Title: Zeno Clash 2
System(s): PC (Also available for Xbox 360, PS3)
Release Date: April 30, 2013
Publisher (Developer): Atlus (Ace Team)
ESRB Rating: “Teen” for Violence, Blood, Partial Nudity, Mild Language, and Use of Alcohol
I usually like the games Atlus publishes. They’ve got a great catalog of games that is continually growing in all regards of games. However, Zeno Clash 2 is not one of those games. Don’t get me wrong. It was full of potential, as the quirky styling of the original Zeno Clash was a part of its appeal. While being far from a great game, the original was not bad. However, for the most part, there actually was something that could be latched onto if you looked for it.
With Zeno Clash 2, we have a bigger game. But rather than fixing the flaws and keeping the quirks, everything including the flaws feels bigger, which is bad. And the result is a pretty underwhelming and uninspired showing of what’s possible within the art of games.
Once more into the breach
The story and its portrayal is one of the few things that is consistently workable and believable in Zeno Clash 2. It’s partially because of the fact that it does bridge the slight gap between the two games. Even people who haven’t played the original Zeno Clash will be able to understand rather quickly what the world is and what kind of conflict you’re dealing with. The game starts off almost exactly where the previous one ended.
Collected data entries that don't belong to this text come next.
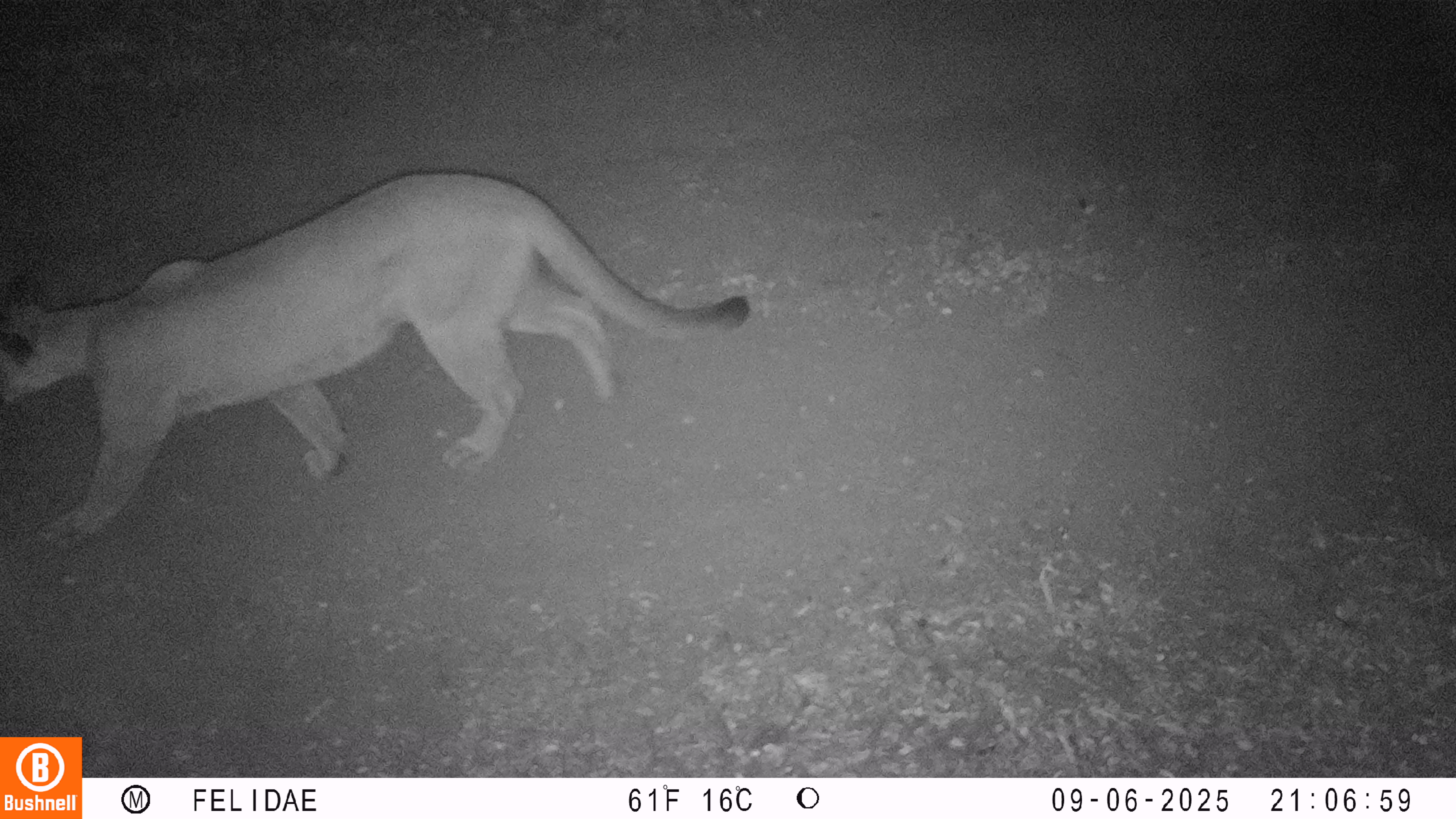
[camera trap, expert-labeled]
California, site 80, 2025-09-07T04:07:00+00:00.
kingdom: Animalia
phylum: Chordata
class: Mammalia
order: Carnivora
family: Felidae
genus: Puma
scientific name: Puma concolor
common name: puma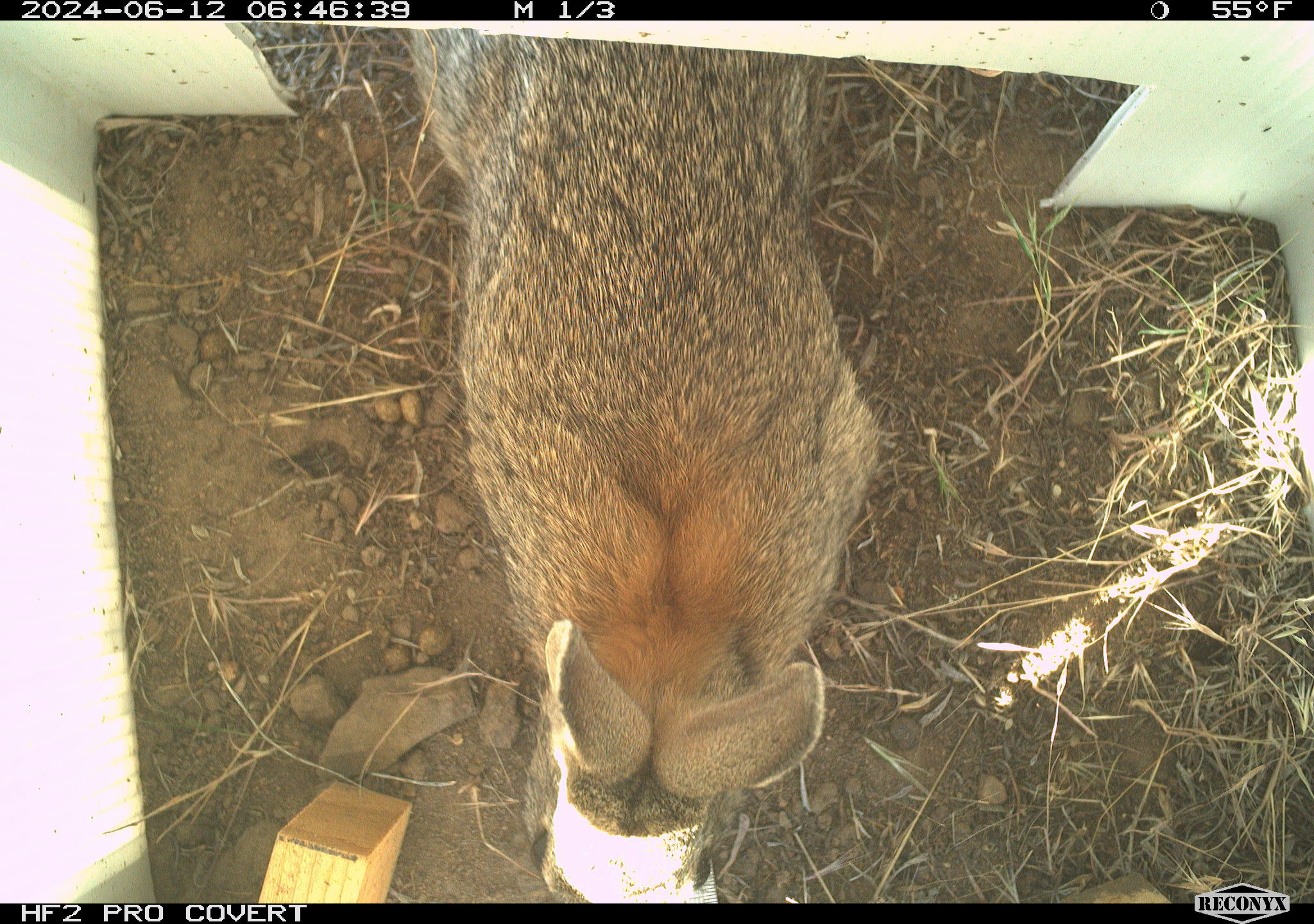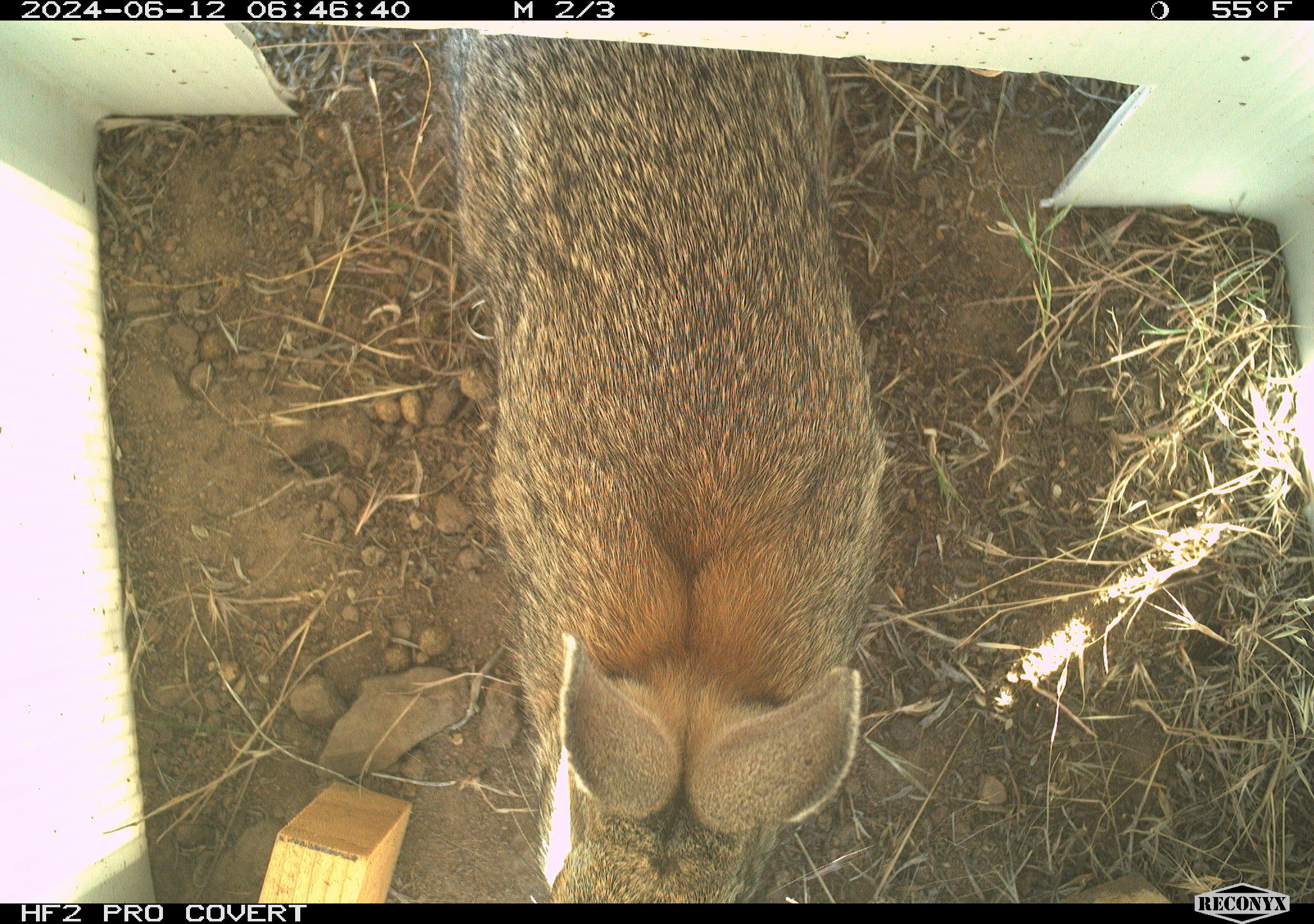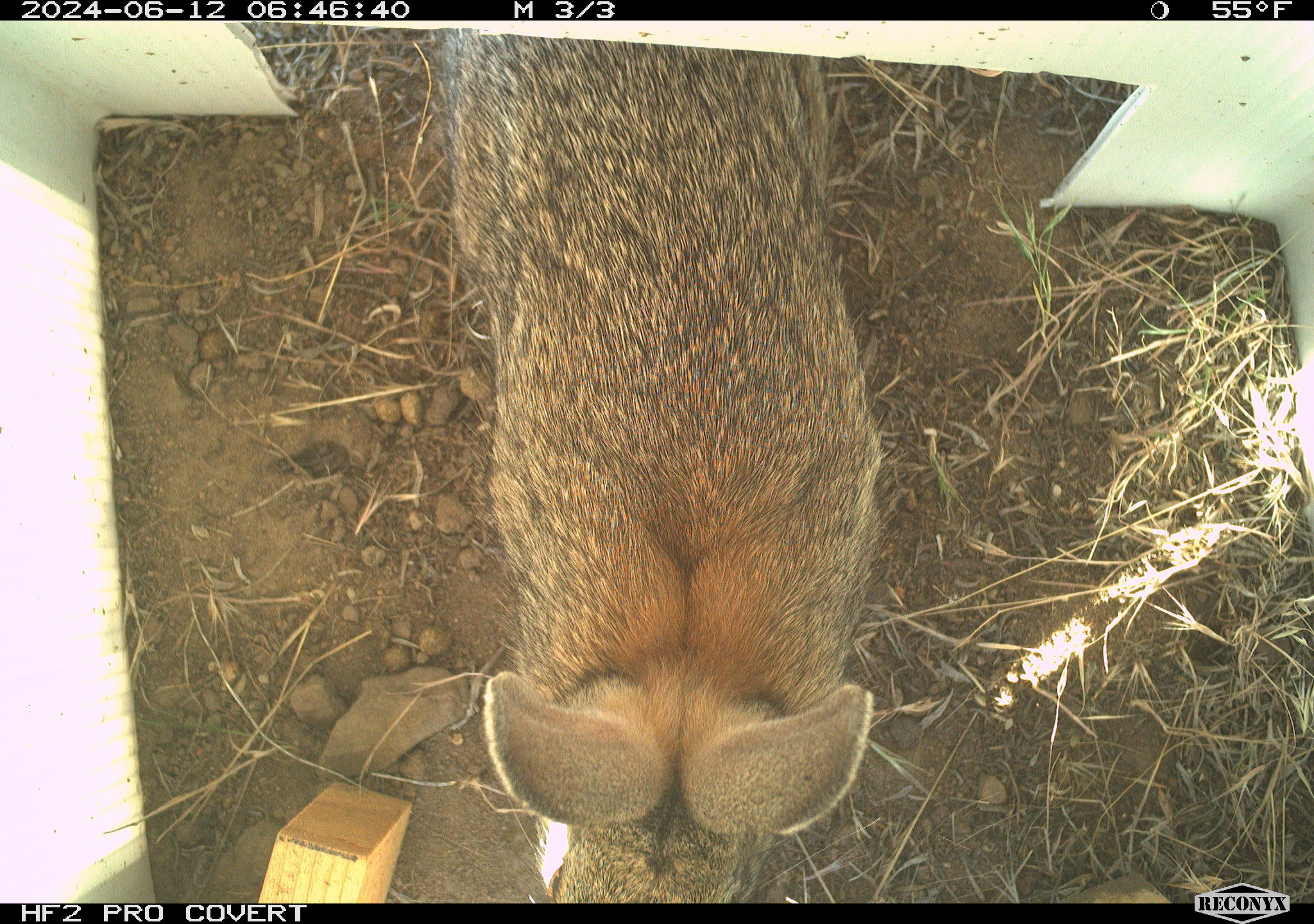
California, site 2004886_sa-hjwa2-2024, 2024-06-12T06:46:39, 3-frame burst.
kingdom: Animalia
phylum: Chordata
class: Mammalia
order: Lagomorpha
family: Leporidae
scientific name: Leporidae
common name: rabbit or hare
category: rabbit and hare family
You and a former foe are thrust into a larger conflict. The previous game dealt with Ghat defying his clan’s leader and accidentally revealing a secret that led to the imprisonment of FatherMother (yes, seriously. That’s the name). Ghat and Rimat join forces for different reasons. Ghat works to fight for the protection of his home against an outsider known only as “Golem.” Rimat wants to reunite the family, which can be used to the same end.
Bigger is not better
OK. As said earlier, the development for Zeno Clash 2 went along with the “bigger is better” mentality. And that can actually be true, if it’s done right. However, many of the things with this game fall short. I will say this bit of good about the game. The story is interesting and pretty compelling. And if it had been a book, it would be fine, completely retaining and improving on the style, mood and quirky humor of the original. The world is also incredibly imaginative, when there isn’t texture-popping and shifts in quality, and beautiful. It’s just everything else that things start to go weird. At least that’s the case for.
Since Zeno Clash 2 is a first-person RPG-like brawler, it would be good to cover the combat – especially since the improved fighting system is also noted as one of its main features to be pointed out and celebrated. Use a gamepad because of the combos don’t work all that great with a keyboard and mouse. Then there’s the hit and block detection systems. When the combat, the hit detection and block detection works, the system is great. Again, that’s when it works and it does have a tendency to go wrong.
The use of the Unreal III Engine is cool and creates a lot of possibilities for Zeno Clash 2. But it feels like a half-hearted implementation in both the graphics and physics side of the game. We’ve seen better utilizations of the engine in games since 2007. Textures occasionally pop. Animation quality shifts, sometimes in a single shot. Physics occasionally go crazy, especially when the hit or block detection starts acting up.
Composition of shots in Zeno Clash 2‘s cutscenes and acting are both also pretty poor. They’re stiffly done. They’re dominantly just standing in one place or side-by-side or face-to-face without any real movement when discussions are happening. The voice acting is just as stiff and wooden as the composition of the shots are. It’s feels more like a bad rehearsal where blocking is just being started rather than an actual performance.
One last flaw is that Zeno Clash 2 does go for more of an open world experience. That can work beautifully, if there is the content to support it coupled with a strong map feature and better checkpoints. There really isn’t that much though to justify just how much they expanded the world. There was a lot of potential and it could just use more content. The map function is also a total mess that doesn’t help indicate where you are. The checkpoints are obscure and far.
Patches will prove Zeno Clash II‘s potential
Zeno Clash 2 still has a lot of potential, provided there will be patches and expansions. There’s a lot of room to grow into being a good game, possibly even a remarkable one. However, as it was released, at least for the PC version, it’s a sloppy use of the Unreal III Engine. While it is visually impressive, it’s uninspired in design. It’s inconsistent in execution. And it just doesn’t have the content necessary to really stand and remain entertaining with an open world design. It feels like there’s a good game in it, but just not yet. The only way that I’d be able to recommend this game is if you are a hardcore fan of the original Zeno Clash or if there is heavy patching and multiple expansions to give the world more depth.